Había llegado la hora de marcharse. No estaban seguros de dónde habían dejado las llaves del coche, ellos o sus mujeres. Remolonearon en la puerta diciendo que no había que dejar que entrara el aire frío, mientras el viejo perro del General, que vivía con la sola expectativa de que se abriera la puerta, meneaba débilmente la cola sobre el lustroso suelo; luego los coches no arrancaban y la perspectiva de que algunos de ellos regresaran para pasar la noche se hizo peligrosamente real; al final se encendió el último chispazo y todos se pusieron en camino, gritando palabras de despedida y moviendo las manos, y, en el silencio que quedó después de todo aquello, se pudo oír de nuevo el viento de los pantanos.
3
A la mañana siguiente Florence se preparó arenques -no tenía mucho sentido vivir en East Suffolk si uno no sabía cómo cocinarlos-, dos rebanadas de pan con mantequilla y un té. La cocina estaba en la parte trasera de la casa. Era el cuarto más acogedor de Old House, con las paredes encaladas, y sin más ruidos que los suspiros del viejo pozo tapiado bajo el suelo. Los anteriores inquilinos sabían que eran muy afortunados de no tener que salir fuera para bombear agua; y se sintieron más afortunados aún cuando les instalaron el enorme lavabo pulido y lacado, hondo como un sarcófago. Un grifo de latón, que brillaba orgulloso, escupía agua helada desde una altura considerable.

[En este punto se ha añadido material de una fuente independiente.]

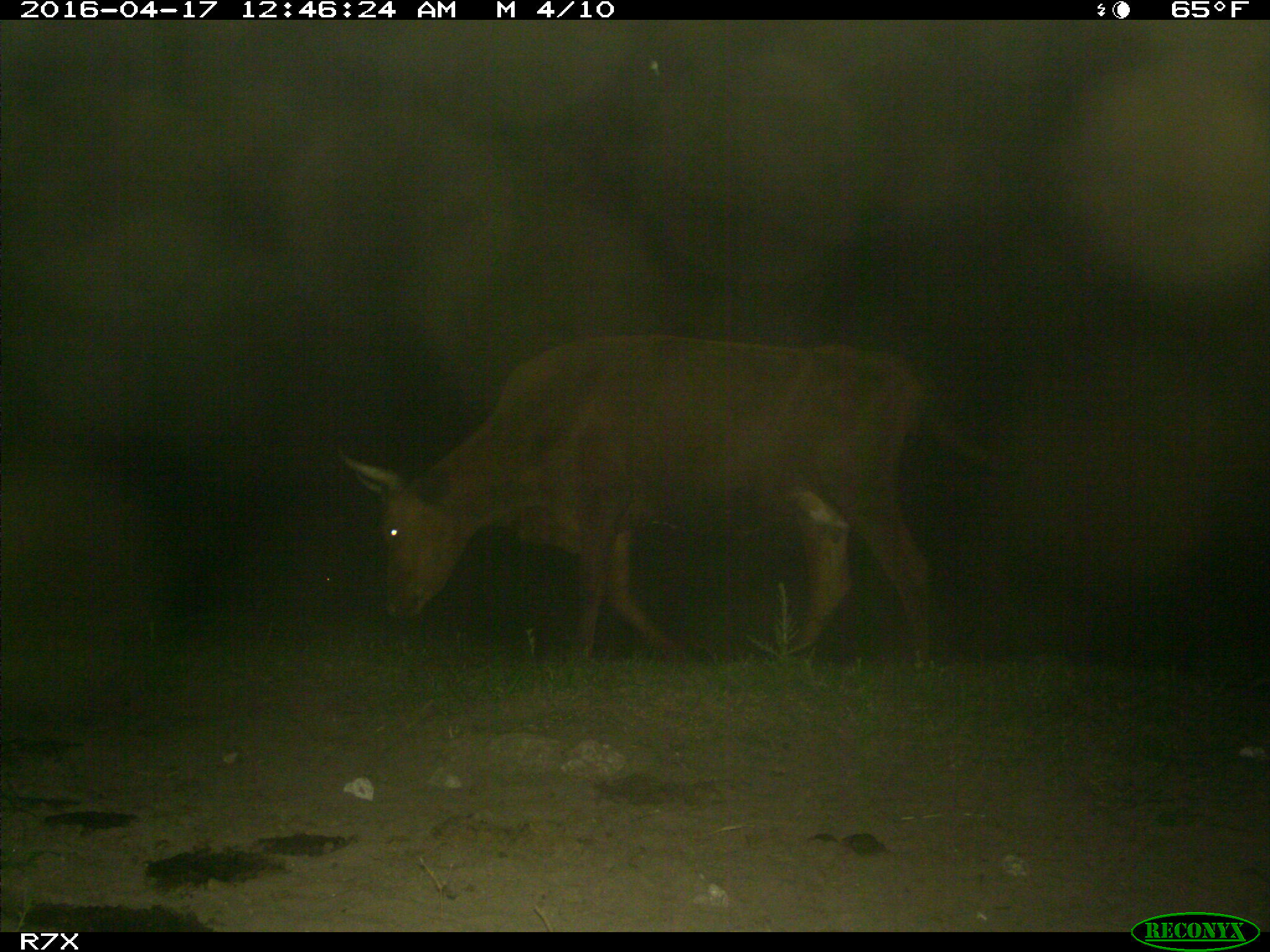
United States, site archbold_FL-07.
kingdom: Animalia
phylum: Chordata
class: Mammalia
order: Artiodactyla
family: Bovidae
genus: Bos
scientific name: Bos taurus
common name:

A las ocho en punto desenchufó la tetera eléctrica y enchufó la radio, que inmediatamente empezó a hablar de disturbios en Chipre y Malawi, y luego anunció, con un leve cambio de entonación, que la esperanza de vida ahora era de 68,1 años para los hombres y de 73,9 para las mujeres, frente a los 45,8 para los hombres y los 52,4 para las mujeres que había a principios de siglo. Intentó que esto la animara. Pero el Aviso a las Embarcaciones -Mar del Norte, vientos ciclónicos del noroeste de fuerza variable rolando a más fuertes o temporal con mar gruesa o muy gruesa- hizo que se sintiera algo avergonzada. Avergonzada de estar allí sentada en su casa, de sus arenques del piélago y de lo inútil que era sentirse avergonzada. Por la ventana que daba al este divisó cómo la tormenta anunciaba su llegada, instalada sobre los guardacostas y contra un cielo de un color verde amarillento pálido.